* begin EXERCISE MATERIALS *

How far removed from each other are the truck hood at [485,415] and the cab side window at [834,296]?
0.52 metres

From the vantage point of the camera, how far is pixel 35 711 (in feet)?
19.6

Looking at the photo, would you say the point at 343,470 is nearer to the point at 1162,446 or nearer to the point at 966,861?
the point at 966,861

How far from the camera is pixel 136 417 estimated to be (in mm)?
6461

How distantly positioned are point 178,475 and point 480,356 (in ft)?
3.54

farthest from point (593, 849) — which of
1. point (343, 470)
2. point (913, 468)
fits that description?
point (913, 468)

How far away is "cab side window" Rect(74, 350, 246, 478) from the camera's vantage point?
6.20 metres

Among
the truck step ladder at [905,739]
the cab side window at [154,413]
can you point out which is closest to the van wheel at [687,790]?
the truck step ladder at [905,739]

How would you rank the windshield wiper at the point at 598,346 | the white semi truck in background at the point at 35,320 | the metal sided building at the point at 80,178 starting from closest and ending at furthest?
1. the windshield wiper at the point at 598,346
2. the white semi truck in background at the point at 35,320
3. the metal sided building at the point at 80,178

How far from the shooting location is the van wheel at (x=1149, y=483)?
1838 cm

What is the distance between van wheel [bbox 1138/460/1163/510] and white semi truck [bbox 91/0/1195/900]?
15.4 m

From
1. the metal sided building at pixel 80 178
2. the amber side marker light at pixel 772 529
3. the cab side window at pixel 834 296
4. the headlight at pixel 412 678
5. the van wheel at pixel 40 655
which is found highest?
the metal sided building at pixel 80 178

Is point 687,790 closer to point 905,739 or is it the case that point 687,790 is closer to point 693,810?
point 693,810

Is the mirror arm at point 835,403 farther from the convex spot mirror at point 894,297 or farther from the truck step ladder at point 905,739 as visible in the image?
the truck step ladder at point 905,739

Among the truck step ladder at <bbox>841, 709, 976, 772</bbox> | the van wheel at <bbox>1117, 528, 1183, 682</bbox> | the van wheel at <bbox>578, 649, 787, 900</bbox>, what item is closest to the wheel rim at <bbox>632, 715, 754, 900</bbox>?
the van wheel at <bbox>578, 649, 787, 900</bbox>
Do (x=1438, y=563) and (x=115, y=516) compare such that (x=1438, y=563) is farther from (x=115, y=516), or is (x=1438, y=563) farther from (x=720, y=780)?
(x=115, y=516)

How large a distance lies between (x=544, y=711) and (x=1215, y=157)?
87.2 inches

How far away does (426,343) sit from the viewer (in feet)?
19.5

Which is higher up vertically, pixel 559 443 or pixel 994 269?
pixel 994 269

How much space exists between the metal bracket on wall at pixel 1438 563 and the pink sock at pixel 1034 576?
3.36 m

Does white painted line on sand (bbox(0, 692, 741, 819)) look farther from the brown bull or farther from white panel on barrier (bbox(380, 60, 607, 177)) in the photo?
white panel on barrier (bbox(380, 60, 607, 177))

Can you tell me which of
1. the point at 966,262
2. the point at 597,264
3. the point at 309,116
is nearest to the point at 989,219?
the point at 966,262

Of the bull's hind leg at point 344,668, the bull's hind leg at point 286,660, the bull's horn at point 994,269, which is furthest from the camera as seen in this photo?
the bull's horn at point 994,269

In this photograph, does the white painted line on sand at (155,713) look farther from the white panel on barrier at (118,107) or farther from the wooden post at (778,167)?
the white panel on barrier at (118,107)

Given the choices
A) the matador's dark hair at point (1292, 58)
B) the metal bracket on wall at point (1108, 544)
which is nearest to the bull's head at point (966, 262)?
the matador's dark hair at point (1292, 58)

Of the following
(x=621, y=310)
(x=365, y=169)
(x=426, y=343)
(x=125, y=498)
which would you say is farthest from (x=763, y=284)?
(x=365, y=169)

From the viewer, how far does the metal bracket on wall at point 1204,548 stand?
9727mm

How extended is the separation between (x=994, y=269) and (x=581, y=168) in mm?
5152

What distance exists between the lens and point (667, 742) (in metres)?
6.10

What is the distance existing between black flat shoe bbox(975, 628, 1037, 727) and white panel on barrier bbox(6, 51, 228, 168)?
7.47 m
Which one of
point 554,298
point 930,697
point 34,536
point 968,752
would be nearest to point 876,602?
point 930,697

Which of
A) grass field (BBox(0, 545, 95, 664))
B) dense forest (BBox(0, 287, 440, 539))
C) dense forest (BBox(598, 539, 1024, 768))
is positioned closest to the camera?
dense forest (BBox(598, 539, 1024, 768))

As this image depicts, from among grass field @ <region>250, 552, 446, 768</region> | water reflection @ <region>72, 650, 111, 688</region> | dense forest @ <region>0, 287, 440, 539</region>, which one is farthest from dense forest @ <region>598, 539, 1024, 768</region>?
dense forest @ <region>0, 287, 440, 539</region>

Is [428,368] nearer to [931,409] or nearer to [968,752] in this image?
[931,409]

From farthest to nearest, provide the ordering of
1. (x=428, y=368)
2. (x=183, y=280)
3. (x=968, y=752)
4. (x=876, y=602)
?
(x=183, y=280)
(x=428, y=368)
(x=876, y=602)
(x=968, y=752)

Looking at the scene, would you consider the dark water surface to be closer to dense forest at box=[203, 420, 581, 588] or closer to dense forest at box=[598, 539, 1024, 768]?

* end EXERCISE MATERIALS *

GIVEN TASK: Repeat only what runs from the line holding "Which one of" to the end of the data, keeping every line exactly as written, first and last included.

EXERCISE SOLUTION:
Which one of
point 554,298
point 930,697
point 34,536
point 968,752
would be nearest to point 876,602?
point 930,697

Which of
A) grass field (BBox(0, 545, 95, 664))
B) dense forest (BBox(0, 287, 440, 539))
C) dense forest (BBox(598, 539, 1024, 768))
is positioned closest to the camera?
dense forest (BBox(598, 539, 1024, 768))

As this image depicts, from among grass field @ <region>250, 552, 446, 768</region> | water reflection @ <region>72, 650, 111, 688</region> | dense forest @ <region>0, 287, 440, 539</region>, which one is farthest from dense forest @ <region>598, 539, 1024, 768</region>?
dense forest @ <region>0, 287, 440, 539</region>

Is [428,368] nearer to [931,409] or nearer to [968,752] in this image?
[931,409]

From farthest to nearest, provide the ordering of
1. (x=428, y=368)
2. (x=183, y=280)
3. (x=968, y=752)
4. (x=876, y=602)
?
(x=183, y=280)
(x=428, y=368)
(x=876, y=602)
(x=968, y=752)

Looking at the scene, would you consider the dark water surface to be closer to dense forest at box=[203, 420, 581, 588] or closer to dense forest at box=[598, 539, 1024, 768]?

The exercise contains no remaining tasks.